Whether cinema chains – already beleaguered after the financial disaster of closed screens amid the pandemic – will be brave enough to show Late Shift remains to be seen.
“I think exhibitors … to differentiate themselves and make themselves more valuable and [more] into the 21st century and digital world, they have to take in new technologies, they have to give their users experiences and reasons to come back to the cinema,” says Mattar. “Everybody has a big screen now. Everybody has access to great content. Exhibition needs something new.”
He pays tribute to Middle East cinema chain Vox for being forward-thinking in this regard. “I would say Vox is, right now, the leader of this in the world.”
At a time when the theatrical box office is being cannibalised by simultaneous streaming releases – as seen with Disney films Cruella, Black Widow and Jungle Cruise – Vox’s stance is certainly innovative.
“They will be taking CTRLMovie in Saudi Arabia and I think that will set a flag that is just incredible.”
As far as the future is concerned, Mattar believes Late Shift is just the start.
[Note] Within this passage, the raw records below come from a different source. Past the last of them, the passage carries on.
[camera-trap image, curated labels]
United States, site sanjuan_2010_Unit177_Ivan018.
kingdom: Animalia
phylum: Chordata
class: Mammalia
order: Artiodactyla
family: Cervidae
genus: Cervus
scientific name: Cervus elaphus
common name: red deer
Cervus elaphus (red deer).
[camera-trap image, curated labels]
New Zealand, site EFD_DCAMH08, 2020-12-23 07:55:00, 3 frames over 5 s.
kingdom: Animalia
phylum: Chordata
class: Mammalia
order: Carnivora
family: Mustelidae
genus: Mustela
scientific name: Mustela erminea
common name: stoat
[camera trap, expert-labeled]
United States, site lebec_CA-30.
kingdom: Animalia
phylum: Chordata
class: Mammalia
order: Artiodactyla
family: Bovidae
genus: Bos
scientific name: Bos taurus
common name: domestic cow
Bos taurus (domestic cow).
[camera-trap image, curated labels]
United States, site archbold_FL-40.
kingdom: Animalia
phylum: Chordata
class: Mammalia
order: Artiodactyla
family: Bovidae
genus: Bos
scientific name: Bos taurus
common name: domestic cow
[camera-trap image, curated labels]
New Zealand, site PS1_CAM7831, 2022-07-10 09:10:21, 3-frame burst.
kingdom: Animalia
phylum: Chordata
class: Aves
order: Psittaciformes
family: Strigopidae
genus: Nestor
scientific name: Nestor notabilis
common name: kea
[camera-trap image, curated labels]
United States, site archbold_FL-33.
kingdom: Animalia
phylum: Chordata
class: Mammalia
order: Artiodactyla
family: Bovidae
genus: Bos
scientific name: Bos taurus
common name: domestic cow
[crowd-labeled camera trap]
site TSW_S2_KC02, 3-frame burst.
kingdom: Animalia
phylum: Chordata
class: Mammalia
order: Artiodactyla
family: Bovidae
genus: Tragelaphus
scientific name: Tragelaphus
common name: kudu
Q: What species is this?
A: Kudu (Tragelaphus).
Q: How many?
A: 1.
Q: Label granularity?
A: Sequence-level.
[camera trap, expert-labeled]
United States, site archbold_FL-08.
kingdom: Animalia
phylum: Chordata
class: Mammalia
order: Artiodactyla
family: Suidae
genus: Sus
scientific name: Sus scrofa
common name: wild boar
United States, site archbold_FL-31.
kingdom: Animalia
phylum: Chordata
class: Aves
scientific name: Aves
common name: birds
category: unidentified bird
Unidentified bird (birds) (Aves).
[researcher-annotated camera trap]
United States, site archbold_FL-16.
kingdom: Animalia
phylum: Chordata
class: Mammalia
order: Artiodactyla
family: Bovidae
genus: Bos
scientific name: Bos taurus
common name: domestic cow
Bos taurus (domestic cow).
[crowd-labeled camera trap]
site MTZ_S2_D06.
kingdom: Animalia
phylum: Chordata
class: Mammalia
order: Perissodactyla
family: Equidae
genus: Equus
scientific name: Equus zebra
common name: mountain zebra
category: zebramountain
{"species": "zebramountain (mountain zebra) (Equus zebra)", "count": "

Already in talks with Steven Spielberg’s company Amblin, as well as major Hollywood studios including Paramount and Disney, Kino Industries is developing interactive movies in myriad genres.
With everything from romantic comedies and a Christmas-themed movie to – believe it or not – a documentary and biopic, there’s even an animated series aimed at children and inspired by the Choose Your Own Adventure series.
Remarkably, Kino Industries has also developed software to allow studio executives to read scripts in the same interactive fashion.
“You could theoretically have written your script on [screenwriting program] Final Draft and you import it into our software, and it basically creates those [narrative] branches for you,” Mattar says.
The “all-encompassing” technology is ready; but will it catch on? Mattar is convinced it will. “We believe this is going to be the future in entertainment.”